Write out the material below again, line for line, without any images.
#####
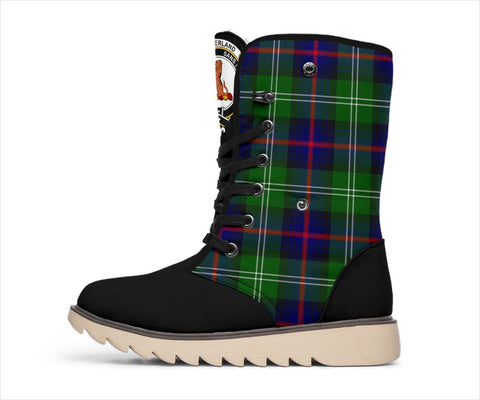 Image of Tartan Women's Snow Boots - Clan Sutherland II Boots - BN
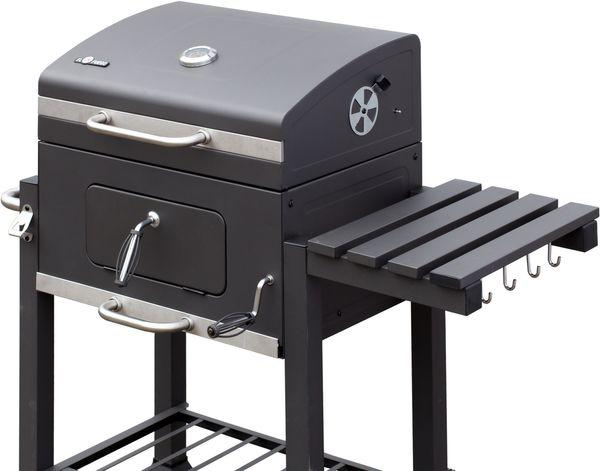 EL FUEGO Holzkohlegrill Grillwagen ONTARIO Grill BBQ fahrbar Stahl AY372 NEU – Bild 3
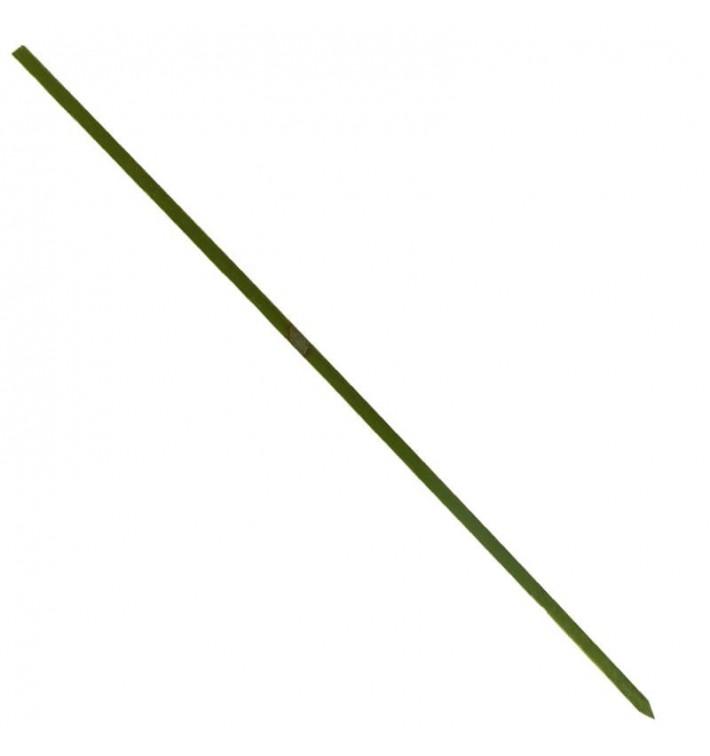 Pinchos de Bambu Verde Natural 200mm (5000 Uds)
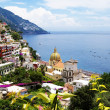 Positano #2 — Stock Photo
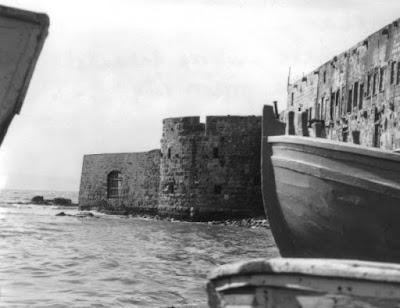 Историческая фотография Акке - городе, где Бахаулла был в изгнании.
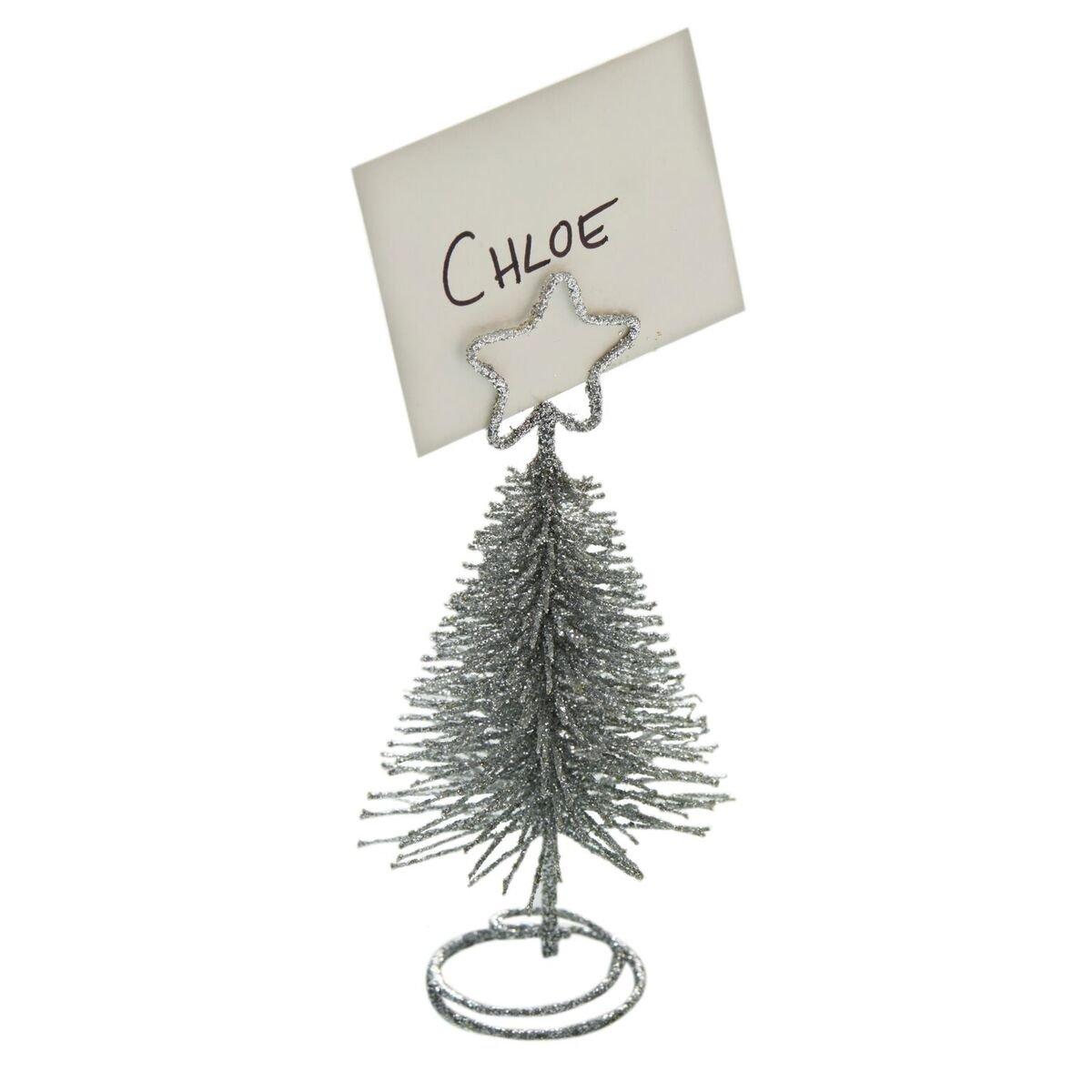Amazon.com: Christmas Place Cards & Holders Rustic Christmas Decor ...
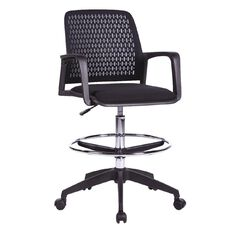 Workspace Office Tech Chair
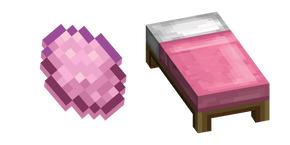 Minecraft Pink Dye and Bed Curseur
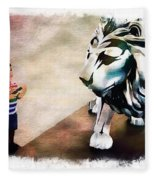 The Boy And The Lion 9 Fleece Blanket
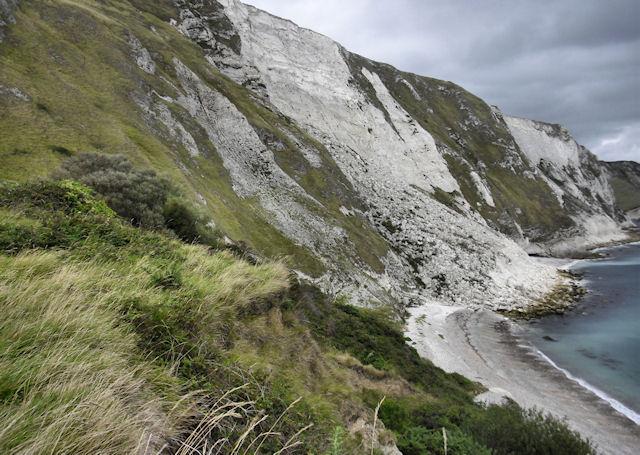 Cliffs, Mupe Bay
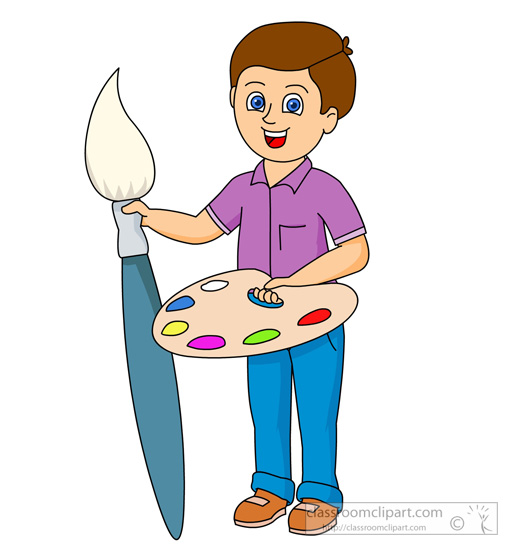 Brush clipart boy Art Supplies From: paint for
#####
WRITTEN SOLUTION:
 Image of Tartan Women's Snow Boots - Clan Sutherland II Boots - BN
 EL FUEGO Holzkohlegrill Grillwagen ONTARIO Grill BBQ fahrbar Stahl AY372 NEU – Bild 3
 Pinchos de Bambu Verde Natural 200mm (5000 Uds)
 Positano #2 — Stock Photo
 Историческая фотография Акке - городе, где Бахаулла был в изгнании.
Amazon.com: Christmas Place Cards & Holders Rustic Christmas Decor ...
 Workspace Office Tech Chair
 Minecraft Pink Dye and Bed Curseur
 The Boy And The Lion 9 Fleece Blanket
 Cliffs, Mupe Bay
 Brush clipart boy Art Supplies From: paint for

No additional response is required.